Tips For Conducting Better Interviews

Good interview’s make for good listening. If your show format is relying heavily on interviews it’s good to be prepared by doing your research on the guest and having a plan for the direction you want to take the interview. Interviews can be intimidating and often get thrown off course, so the more you’re prepared, the better off you’ll be for when the interviewee inevitably throws you a curve ball.
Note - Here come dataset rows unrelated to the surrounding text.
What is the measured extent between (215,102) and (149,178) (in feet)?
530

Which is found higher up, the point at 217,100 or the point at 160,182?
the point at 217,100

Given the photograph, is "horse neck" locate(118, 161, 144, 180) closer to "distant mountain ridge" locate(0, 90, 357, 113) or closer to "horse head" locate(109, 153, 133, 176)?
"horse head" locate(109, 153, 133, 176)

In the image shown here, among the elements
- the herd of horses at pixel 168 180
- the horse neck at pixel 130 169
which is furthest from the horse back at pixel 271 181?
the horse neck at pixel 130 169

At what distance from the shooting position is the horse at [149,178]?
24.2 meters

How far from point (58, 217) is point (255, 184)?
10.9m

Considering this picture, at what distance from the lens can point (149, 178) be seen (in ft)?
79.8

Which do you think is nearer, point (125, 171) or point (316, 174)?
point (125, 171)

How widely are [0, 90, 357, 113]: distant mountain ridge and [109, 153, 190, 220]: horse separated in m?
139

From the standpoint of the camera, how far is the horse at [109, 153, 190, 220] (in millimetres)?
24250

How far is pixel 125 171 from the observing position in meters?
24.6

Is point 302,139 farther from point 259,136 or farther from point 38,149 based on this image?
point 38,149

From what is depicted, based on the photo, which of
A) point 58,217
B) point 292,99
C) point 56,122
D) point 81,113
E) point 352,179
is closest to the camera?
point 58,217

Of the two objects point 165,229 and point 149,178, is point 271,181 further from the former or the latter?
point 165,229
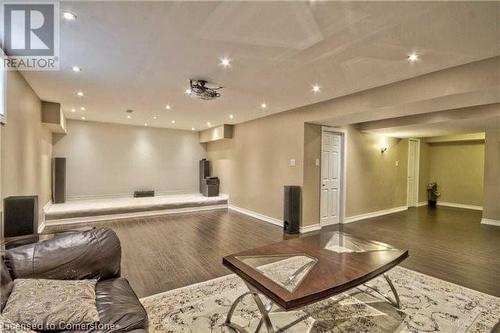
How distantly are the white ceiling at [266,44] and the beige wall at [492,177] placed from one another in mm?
4299

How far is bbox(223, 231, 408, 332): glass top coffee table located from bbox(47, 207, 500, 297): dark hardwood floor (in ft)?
3.32

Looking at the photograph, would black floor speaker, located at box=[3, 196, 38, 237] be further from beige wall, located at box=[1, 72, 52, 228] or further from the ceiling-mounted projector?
the ceiling-mounted projector

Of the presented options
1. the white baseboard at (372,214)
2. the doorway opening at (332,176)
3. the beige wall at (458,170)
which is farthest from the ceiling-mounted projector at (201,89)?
the beige wall at (458,170)

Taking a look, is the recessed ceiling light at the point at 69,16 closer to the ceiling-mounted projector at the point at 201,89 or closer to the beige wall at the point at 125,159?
the ceiling-mounted projector at the point at 201,89

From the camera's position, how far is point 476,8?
5.61 ft

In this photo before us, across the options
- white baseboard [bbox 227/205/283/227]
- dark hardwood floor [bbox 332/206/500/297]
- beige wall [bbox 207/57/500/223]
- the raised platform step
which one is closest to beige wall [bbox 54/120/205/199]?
the raised platform step

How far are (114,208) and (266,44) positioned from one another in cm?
540

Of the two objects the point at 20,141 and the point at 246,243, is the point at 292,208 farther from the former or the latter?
the point at 20,141

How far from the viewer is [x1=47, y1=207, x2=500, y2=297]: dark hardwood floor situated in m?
2.90

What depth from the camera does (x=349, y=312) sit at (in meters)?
2.20

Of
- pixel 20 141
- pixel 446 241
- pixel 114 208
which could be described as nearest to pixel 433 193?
pixel 446 241

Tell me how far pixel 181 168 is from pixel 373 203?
6.09 meters

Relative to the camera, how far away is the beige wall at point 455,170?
7.33 metres

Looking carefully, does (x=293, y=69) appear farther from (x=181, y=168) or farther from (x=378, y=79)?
(x=181, y=168)
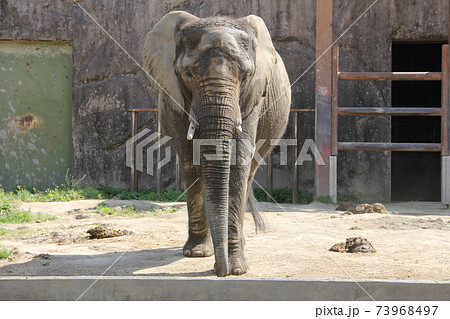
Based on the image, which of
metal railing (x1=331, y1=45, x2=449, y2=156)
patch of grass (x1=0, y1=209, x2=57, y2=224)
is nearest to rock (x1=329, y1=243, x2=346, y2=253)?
patch of grass (x1=0, y1=209, x2=57, y2=224)

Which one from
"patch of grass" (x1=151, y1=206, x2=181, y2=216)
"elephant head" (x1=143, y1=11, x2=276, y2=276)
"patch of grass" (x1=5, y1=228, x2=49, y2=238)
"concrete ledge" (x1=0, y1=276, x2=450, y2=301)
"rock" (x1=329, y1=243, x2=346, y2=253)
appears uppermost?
"elephant head" (x1=143, y1=11, x2=276, y2=276)

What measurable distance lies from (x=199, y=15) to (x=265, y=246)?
5.32m

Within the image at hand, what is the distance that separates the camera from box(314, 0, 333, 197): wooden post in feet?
28.3

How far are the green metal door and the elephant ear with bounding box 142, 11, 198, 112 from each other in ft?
18.0

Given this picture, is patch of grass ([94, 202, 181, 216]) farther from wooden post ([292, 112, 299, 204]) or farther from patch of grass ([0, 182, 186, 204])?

Start the interview a little casual by getting to know the guest and their background. Don’t ask the heavy hitting questions right away. The more comfortable the guest feels the better chance you’ll have at getting great content out of them. If your guest isn’t one to elaborate, coax them into getting deeper by asking follow up questions such as; “How did that make you feel?” or “What did you do after that?” Be sure to listen to what the person has to say. One common mistake is waiting for the person to finish talking, just so you can chime in with your thoughts, ideas and answers. Nobody cares about you, bro! The audience wants to learn about the guest. A great interview is like a conversation and the more you listen, the more you can draft follow up questions in your head. Truly giving a damn about what the guest is saying will allow the conversation to unfold naturally. “Yes And” them as much as possible. Listening is a skill you have to practice it to get good at it.

Scheduling

Scheduling can often be tricky, because high performing individuals are usually extremely busy. In fact, when starting your podcast, you’re going to have to reach out to a ton of people and take what you can get. If you’re podcasting about motivational speakers, you’re not going to be able to get Tony Robbins on your podcast until your show is wildly successful. Even then you probably still won’t get him. Start small and reach out to the people that you know you can pencil in. Not only will you have a better chance at landing these interviews, but, these types of interviews will prep you for the larger ones that you’ll be able to get once your show grows. There are so many people out there with varying perspectives. Keep things interesting by reaching out to a variety of different types of people so that you can hear different takes on things as well as different ideologies. Everyone has a story to tell and they’re going to tell it in a unique way, thats the beauty of podcasting.

Keep it Classy

Don’t embarrass yourself dude! Always be grateful for anyone that is willing to come on your podcast and do an interview. Your guests are taking time away from their schedule to do you a favor. Start on time and keep the time frame you promised.

Cross Promotion

There are differing opinions on asking a guest to promote the interview you did with them for your podcast. I’m of the mindset that cross promotion benefits your podcast/brand and their business/brand. Let them know when the episode will come out and give them promotional materials needed to make it easy for them or their team to plug. In my opinion this benefits everyone and builds community. But, realize that not all your guests will promote the show and the episode they were on. Perhaps they’re busy, forget, or just flat out don’t feel like doing it. That’s ok.  The real aim of your podcast should be to crack into the minds of people you admire and want to learn from.  They’re giving you content for your show and added value. You and your listeners learned from them. You gave them a platform to tell their story, but you still need to be the driving promotional force of your podcast.